Flow of non-classical correlations in cluster states due to projective measurements

TL;DR

This paper investigates how non-classical correlations, including entanglement and quantum discord, evolve in cluster states on ladder graphs during measurements, revealing dependence on measurement type and ladder length, with implications for measurement-based quantum computing.

Contribution

It demonstrates that non-classical correlations in ladder cluster states increase with ladder length after measurements, especially when non-Clifford measurements are performed, providing insights into quantum correlation dynamics in MBQC.

Findings

Correlations strengthen with ladder length after measurements.

Clifford basis measurements do not produce non-classical correlations.

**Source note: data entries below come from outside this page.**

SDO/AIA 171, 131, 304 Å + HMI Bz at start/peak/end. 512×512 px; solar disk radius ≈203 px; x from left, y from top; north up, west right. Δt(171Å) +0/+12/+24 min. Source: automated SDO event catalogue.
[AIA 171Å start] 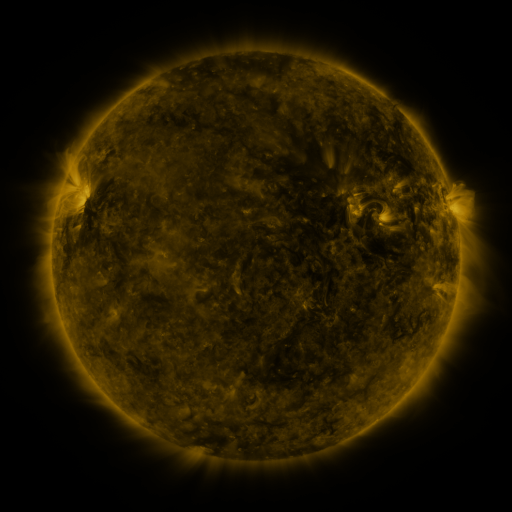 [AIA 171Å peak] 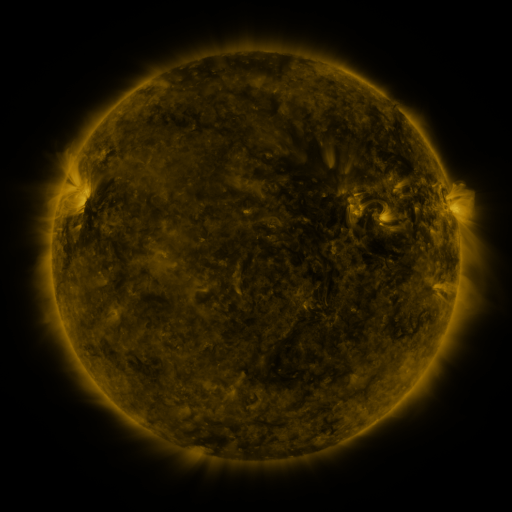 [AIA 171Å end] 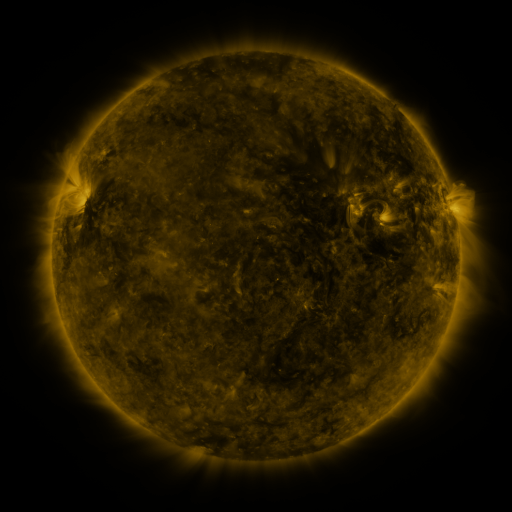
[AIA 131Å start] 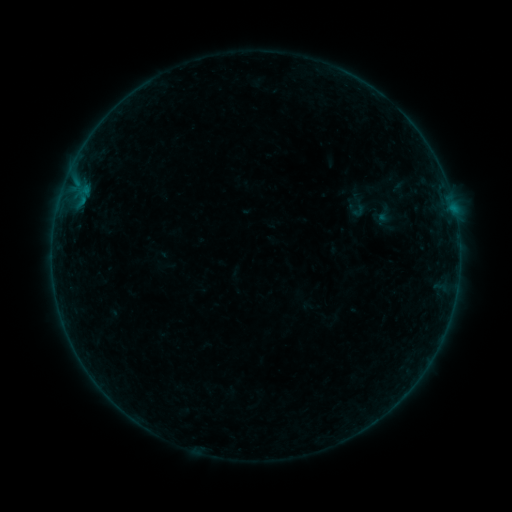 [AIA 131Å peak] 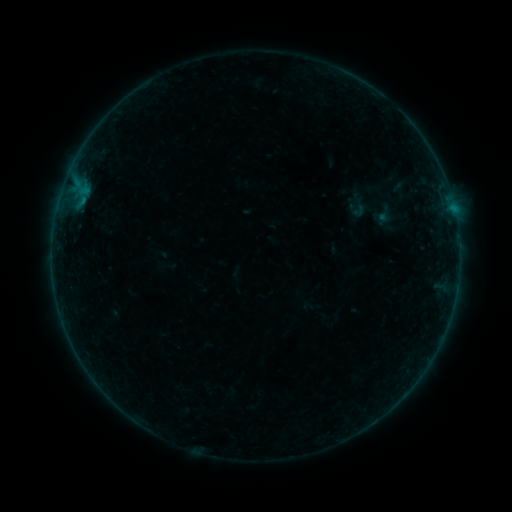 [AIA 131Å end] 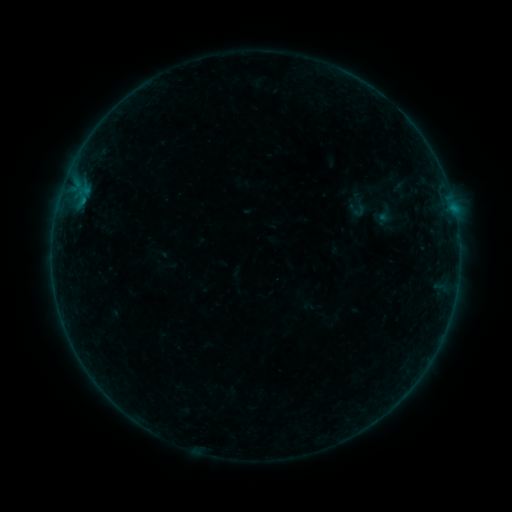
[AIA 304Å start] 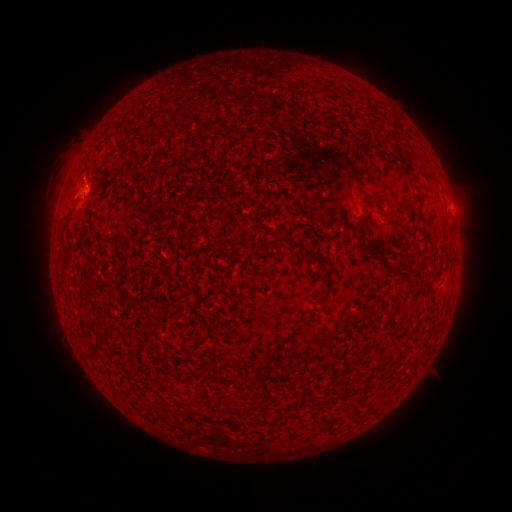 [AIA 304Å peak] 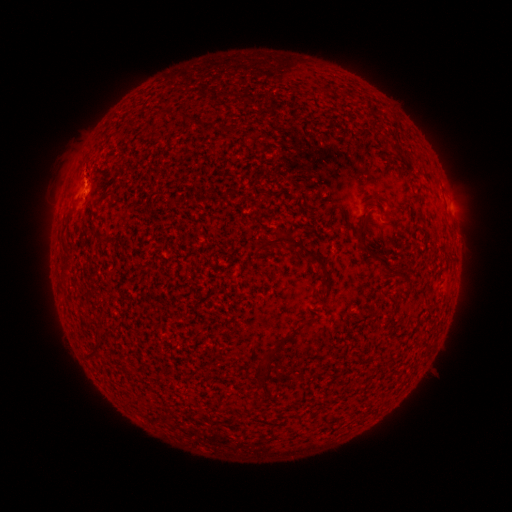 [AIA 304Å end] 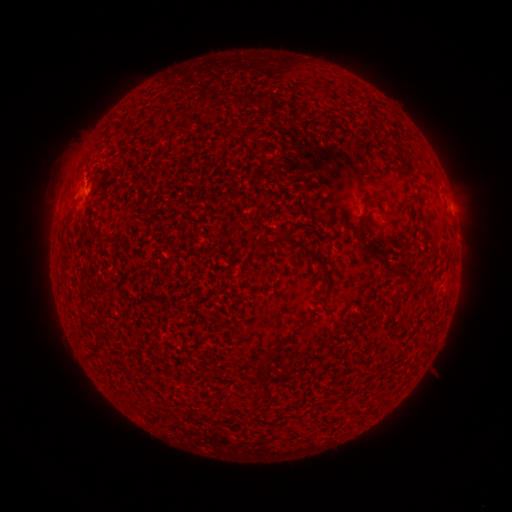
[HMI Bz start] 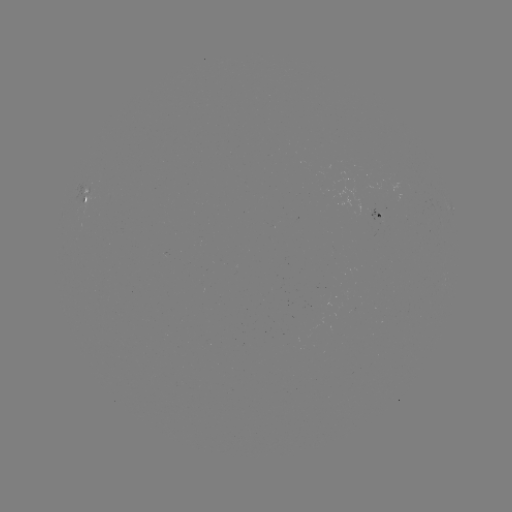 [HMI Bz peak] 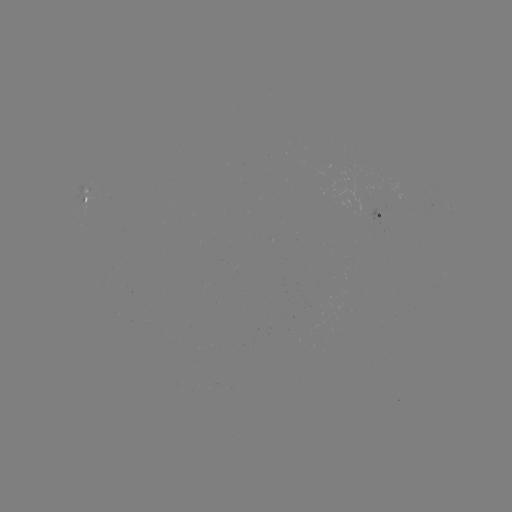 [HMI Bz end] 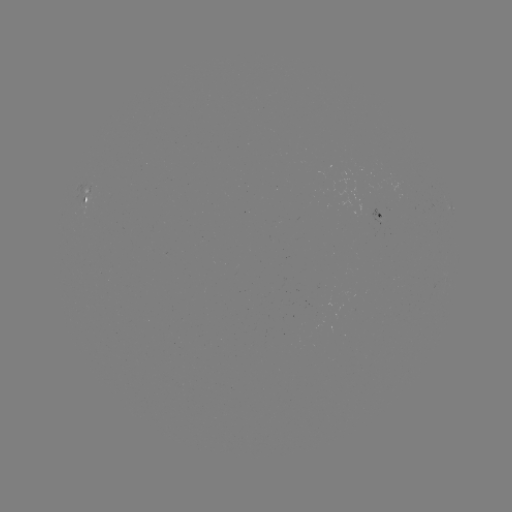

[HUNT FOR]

Non-Clifford measurements influence correlation development based on their number and position.

Abstract

We explore the flow of quantum correlations in cluster states defined on ladder type graphs as measurements are done on qubits located on the nodes of the cluster. We focus on three qubits at the end of the ladder and compute the non-classical correlations between two of the three qubits as measurements are done on the remaining qubits. We compute both the entanglement between the two qubits as well as the quantum discord between them after the measurements. We see that after all but three qubits are measured, the non-classical correlations developed between two of them show a trend of being stronger with the length of the ladder. It is also seen that measurements on to the basis states of operators belonging to the Clifford group do not produce such correlations or entanglement. The non-classical correlations produced depend only on the number, location and nature of preceding non-Clifford measurements. Our results not only throw light on the dynamics of quantum correlations while an algorithm proceeds step-by-step in the Measurement-based Based Quantum Computing (MBQC) model but it also reveals how the last two qubits, treated as an open quantum system, can have increasing entanglement or other non-classical correlations as its immediate environment is interrogated through random measurements.